— Кричала на меня. Все одно, больше я там не бываю.
— Дома?
— В школе. Знаешь, девонька, мне говорили, чтобы по-настоящему бегать, участвовать в соревнованиях, знаешь, в таких, где на спину вешают номер и надевают специальную обувь, не нужно заканчивать даже пяти классов. Я училась в шестом, представь себе! Думала, когда вырасту, поеду на Олимпийские игры. Я точно знала, что немцев спровадят, потом состряпают Олимпийские игры, и я буду одной из первых итальянских… как их там… ат… ат… атлеток, вот.
Но Олимпийские игры возобновили после победы над Германией. Тетя права: в те годы их отменили из-за войны. Мне хотелось расспросить ее, но нужно было сосредоточиться на дороге.
— Тетя, почему ты не стала спортсменкой?
Ее иссиня-черные девичьи ресницы порхали, как бабочки. Она моргнула раз, другой.
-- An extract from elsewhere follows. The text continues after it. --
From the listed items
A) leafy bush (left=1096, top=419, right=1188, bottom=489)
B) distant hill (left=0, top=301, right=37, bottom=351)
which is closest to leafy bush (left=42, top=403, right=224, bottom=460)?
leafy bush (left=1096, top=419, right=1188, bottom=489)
— Наша Урания хотела магазин. Она спала и видела свою лавку.
— Магазин свежей пасты?
— Да, да… — раздраженно согласилась она.
— Но это была ее мечта. Не твоя.
— Я не могла иначе. Не могла, и ежу понятно.
— Тебя вынудили? Кто?
Тетя покачала седой кудрявой головой.
— Никто. Кровь не водичка. У Урании золотые руки, у нашей малютки… Я не могла ее оставить. Никогда бы не смогла.
Теперь вздохнула я. Семья есть семья. Я сама оказалась в такой же ситуации и прекрасно понимала тетю. Наша женская община настолько целостна, что мне совестно от одной мысли о том, чтобы съехать из дома.
— Ты сильная женщина, тетушка.
— Некузявая.
Недостаточно сильная, значит. Последние слова, которые тетя произнесла, прежде чем мы остановились у ворот, поразили меня. Она говорила таким тоном, словно была совершенно здорова. Словно прекрасно знала, сколько ей лет, где она находится, как прожила жизнь. И о возможностях, которые упустила.
Я нашла в интернете статью об отмене Олимпийских игр. Их не проводили как во время Первой, так и во время Второй мировых войн. Затем, в 1948 году, проигравшие страны не были допущены к участию. Исключением стала Италия, которая искупила вину, присоединившись к борьбе против Германии после перемирия.
Тете Мельпомене всего-то нужно было дождаться 1948 года, чтобы принять участие в Играх. Если бы она тренировалась, если бы ей выпал шанс… Если бы.
Тишина, которая наступала вечером после того, как мы с мамой укладывали тетушек спать, была оглушительной.
Меня тишина не тяготила. Маме она не нравилась, я видела это — она стучала ногой по ножке стула, чистила вареное яйцо, ударяя по скорлупе ложкой. Неужели ей не надоедают яйца?
Тюк.
Тюк.
Тюк.
Даже звук падающих на тарелку скорлупок мелодичен, когда мама чистит яйца мягкими, слегка загорелыми, нежными руками. Раз в неделю она сама делает себе маникюр: должно быть, так повелось с юности, когда денег не хватало. Видя, с каким достоинством мама ухаживает за собой и как она красива, я тут же начинаю критиковать себя. Не могу удержаться и не выгрызть заусенец у ногтя на большом пальце правой руки.
— Придется сократить часы работы Джады, — сказала мама, пряча руки между коленями. Она напоминала взволнованную девчонку.
Вилка в моих руках застыла на полпути ко рту.